Exercise aim: Pick out and copy every line of the listing below that contains the string "vehicle". Case counts.

Listed records:

● ● ● ●

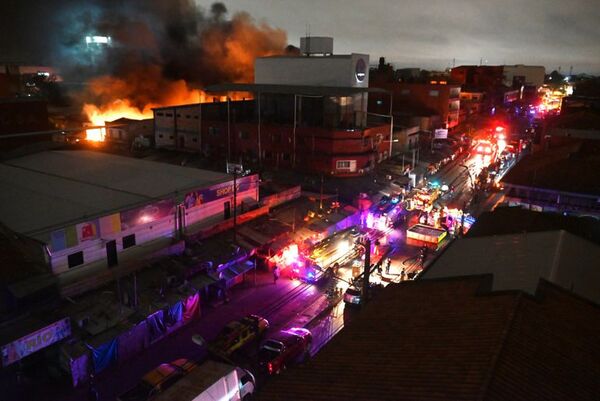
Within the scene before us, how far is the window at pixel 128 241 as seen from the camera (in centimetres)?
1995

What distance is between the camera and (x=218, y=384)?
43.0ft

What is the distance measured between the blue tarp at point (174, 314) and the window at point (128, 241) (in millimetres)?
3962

● ● ● ●

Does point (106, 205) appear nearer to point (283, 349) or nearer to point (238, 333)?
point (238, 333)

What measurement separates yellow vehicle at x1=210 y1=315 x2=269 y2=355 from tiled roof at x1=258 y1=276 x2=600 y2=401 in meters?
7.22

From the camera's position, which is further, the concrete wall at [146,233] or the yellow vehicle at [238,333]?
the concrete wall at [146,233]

● ● ● ●

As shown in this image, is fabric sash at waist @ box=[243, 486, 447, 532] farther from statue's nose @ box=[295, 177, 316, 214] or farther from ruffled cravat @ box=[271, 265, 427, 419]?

● ● ● ●

Result below:
What measurement separates yellow vehicle at x1=210 y1=315 x2=269 y2=355 from tiled roof at x1=258 y1=276 x2=600 y2=401 in meters?
From the camera's position, which is further, the concrete wall at [146,233] or the yellow vehicle at [238,333]?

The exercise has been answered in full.